ESCRITOS DA FREQUENTAÇÃO

Se é verdade que grandes poetas reafirmam sua força pela retomada e desenvolvimento de certas metáforas ou símbolos, que lhe marcaram desde cedo o estilo e prosseguiram pela existência afora — Borges, com seus tigres e espadas, Drummond com sua mítica Minas, Cabral com suas facas e canaviais, por exemplo —, dando a impressão de que no fundo escrevem e reescrevem o mesmo poema, mais surpreendente este fato se torna ao observarmos num jovem poeta a retomada obstinada de certos temas, no início mesmo de sua carreira literária. Tal é o caso, entre nós, de Alberto Pucheu.

Neste novo livro, Escritos da freqüentação, Pucheu reescreve versos, estrofes e poemas de seu trabalho inicial, Na cidade aberta (Rio, UERJ, 1993).
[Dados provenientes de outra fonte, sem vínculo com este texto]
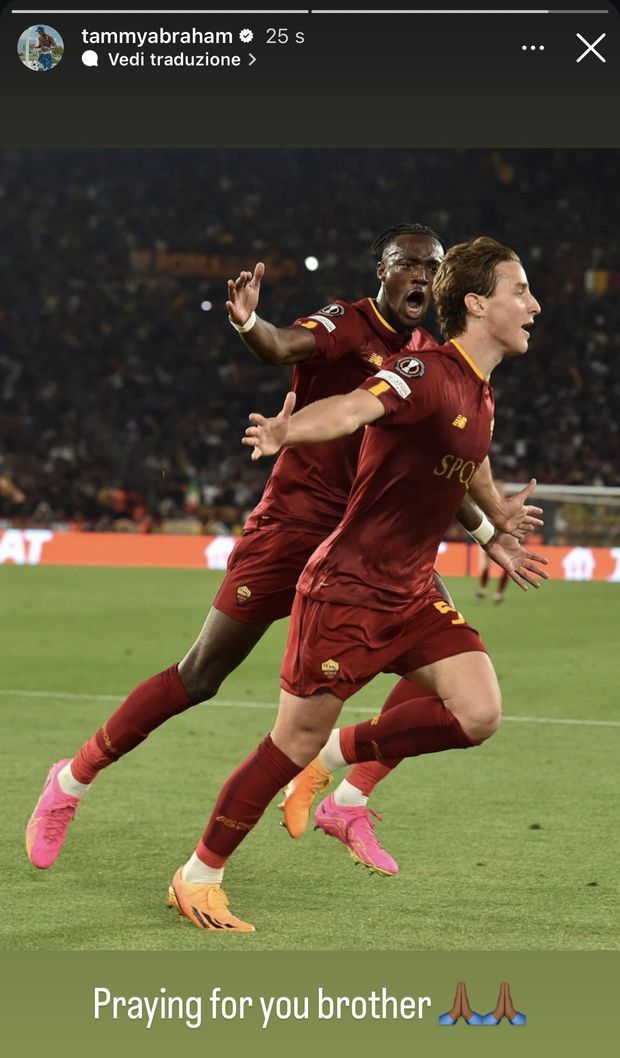 Malore Bove, dalla Roma agli ex compagni giallorossi: i messaggi d’affetto per Edoardo- immagine 12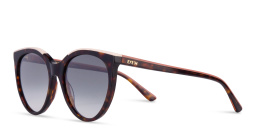 EYE'M Cat-Eye Sunglasses in Havana – Product Photo 5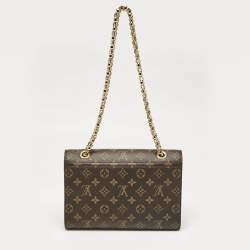 Pre Owned Louis Vuitton Raisin Monogram Canvas Victoire Bag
Se aí o poeta se abria tematicamente em busca da própria poesia (“caem as palavras/ se não bastassem as folhas/ e os pingos da chuva”), do mar e seus significados (“o pescador sabe/ de cor/ o alfabeto das areias”), dos mitos, ciência e aventura, no segundo, o autor retomará temas que marcaram já o primeiro trabalho: os temas da cidade eda linguagem (poética). E esta retomada, diga-se logo, não será fruto de uma possível falta de originalidade: ao contrário, resultará de uma reflexão artística que visará enriquecer, através do aprofundamento e variações, os símbolos que se apresentaram inicialmente.

Na cidade aberta , Pucheu escreve que “a sinalização indica,/ por detrás/ da maresia: CIDADE:/ lugar que acolhe/ asfalto e sol,/ ondas e pontes —/ onde memória é a palavra”. Pois bem. Em Escritos da freqüentação , o poeta retoma os temas da cidade e da palavra para fundi-los, ampliando as bases de um símbolo anterior: a cidade-língua, cujas fundações se dão ao nível do alfabeto (“começo os alicerces da/ cidade/ com apenas seis letras”), para em seguida transformar-se em cidade-escrita, cujas “linhas/ mapeiam espaços/ delineiam ruas e deixam/ baldios” e por fim tornar-se em cidade-linguagem, em cujo centro encontra-se o homem, ou seja, o poeta capaz de “converter a convenção/ em invenção”, projetando-se no espaço da página e do tempo.

Como estratégia estilística, Pucheu também retoma os “fragmentos/ nas avenidas” do primeiro livro para lançar agora nas páginas lascas, estilhaços, fragmentos de frases e poemas, como a compor isomorficamente o próprio cenário da matéria poética e urbana misturadas, pois “qualquer escrita é permanecer/ em movimento” e a cidade é esta “massa pluriforme: elasticidades/ encolhimentos/ seguindo arranjos”.

A estrutura de Escritos da freqüentação entremostra um projeto muito bem pensado, cuja execução não se revela menos rigorosa. Isto nos faz lembrar Heidegger, para quem a poesia é um projeto poético pensante. E juntando o filósofo alemão ao estilo fragmentado destes Escritos , não podemos deixar de nos referir a Heráclito, como sendo talvez o modelo poético-filosófico que tenha inspirado Alberto Pucheu. Não por acaso este último lembra que “Dois mil e quinhentos anos me aproximam deste instante”. Entenda-se: do instante heraclitiano. Do instante que põe tudo em movimento hic et nunc.

Desejamos, assim, assinalar a vertente filosófica do nosso poeta, perceptível através da estrutura sentenciosa de sua escrita e o conteúdo de verdade que alguns fragmentos alcançam. Alguns exemplos: “A perfeição de um livro não conhece evolução”; “o pensamento quando expulsa as palavras é seqüestrado por elas”; “Como vivem sem o solavanco do espanto”; “E disse-me, pouco antes de morrer: com poetas, menosprezá-los mediante o pensamento; com pensadores, menosprezá-los mediante a poesia”. Perfeito.

Estamos, portanto, diante de um poeta-filósofo ou de um filósofo-poeta (aqui a ordem dos fatores não altera o resultado) que, com seu novo trabalho, já não é mais uma potência, uma promessa real, como assinalou Moriconi Jr., ao prefaciar seu primeiro livro. Neste segundo, posso assegurar que ele já se afirma como ato, em plena realização poética.